The Nyberg report has detailed how the top 20 customers in Anglo at May 2008 had 50 per cent of the Irish loan book, which was €41.7 billion at the time. At INBS, 25 customers represented 51 per cent of the commercial loan book.

Sinn Féin's Pearse Doherty wanted to know if these startling statistics had not been of concern to him at the time.

Neary’s deadpan response was that the concentrations were within legal limits and if the concentrations were a systemic threat, then that was a matter of financial stability, which was the bailiwick of the Central Bank.

Central Bank functions

It’s worth remembering that the Central Bank’s functions were split in two by the government in 2003, with the Irish Financial Services Regulatory Authority given oversight of financial regulation and the Central Bank in charge of financial stability.
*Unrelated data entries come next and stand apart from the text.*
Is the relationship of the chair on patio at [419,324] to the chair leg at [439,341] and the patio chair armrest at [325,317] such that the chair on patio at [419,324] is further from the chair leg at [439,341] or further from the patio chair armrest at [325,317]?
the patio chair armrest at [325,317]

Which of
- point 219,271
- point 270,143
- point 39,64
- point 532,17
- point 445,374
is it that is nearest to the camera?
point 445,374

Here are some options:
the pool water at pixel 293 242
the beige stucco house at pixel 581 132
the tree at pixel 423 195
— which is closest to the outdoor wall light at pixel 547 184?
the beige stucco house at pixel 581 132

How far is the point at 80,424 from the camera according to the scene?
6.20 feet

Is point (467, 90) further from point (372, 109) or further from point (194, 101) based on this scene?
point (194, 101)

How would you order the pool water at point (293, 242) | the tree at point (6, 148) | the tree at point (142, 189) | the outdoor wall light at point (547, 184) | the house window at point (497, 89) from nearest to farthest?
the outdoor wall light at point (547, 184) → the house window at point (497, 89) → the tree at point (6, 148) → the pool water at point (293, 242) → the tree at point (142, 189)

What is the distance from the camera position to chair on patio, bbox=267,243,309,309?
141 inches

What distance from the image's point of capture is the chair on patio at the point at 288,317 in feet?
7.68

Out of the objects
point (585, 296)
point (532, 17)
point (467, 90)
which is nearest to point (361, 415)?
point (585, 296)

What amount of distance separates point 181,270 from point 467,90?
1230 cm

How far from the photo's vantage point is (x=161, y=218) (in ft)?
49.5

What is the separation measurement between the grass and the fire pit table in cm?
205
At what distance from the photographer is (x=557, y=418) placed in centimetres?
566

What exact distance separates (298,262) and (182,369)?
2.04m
Having listened to the evidence of both Neary and John Hurley, former governor of the Central Bank, it is not clear where financial regulation ended and financial stability began. This was part of the problem.

Neary also told Doherty that the contract between a lender and a borrower was their business. “It is inconceivable that the regulator can determine who or who doesn’t get a credit from a bank as a customer of that bank,” he said.

In September 2007, Anglo's then chief executive David Drumm asked to meet Neary.

He asked if Neary knew anything about contracts for difference (CFDs). These had been used by businessman Seán Quinn to build a large stake in Anglo, and Drumm informed Neary that rumours to that effect were going around.

Roll on to January 2008 and Quinn turned up at Neary’s door unannounced seeking a meeting. The phrase that sticks in Neary’s mind is of Quinn telling him that he had small CFD positions and was “now long in financials”.


Remarkably, Neary never asked him what the size of his CFD position was or which bank he had taken a stake in, even though he was aware of the rumours around Anglo.

“It was his own business,” was Neary’s response.

Neary’s evidence also makes clear that he was only on the sidelines on the night of the guarantee. His main input was to argue that a blanket guarantee would offer more certainty to the markets.

What about his assertion to Prime Time on October 2nd, 2008, that the Irish banks were in good shape? "In hindsight, that was probably optimistic," he said.

Within a couple of months the State had spent €10 billion on its first wave of recapitalisation.

Neary had joined the Central Bank in 1971, working his way up the ladder before being appointed as head of financial regulation as part of an international competition that produced a shortlist of 15 candidates.

His evidence yesterday painted the picture of a nice man who was simply overpromoted. Neary was too meek to be the financial sector’s watchdog.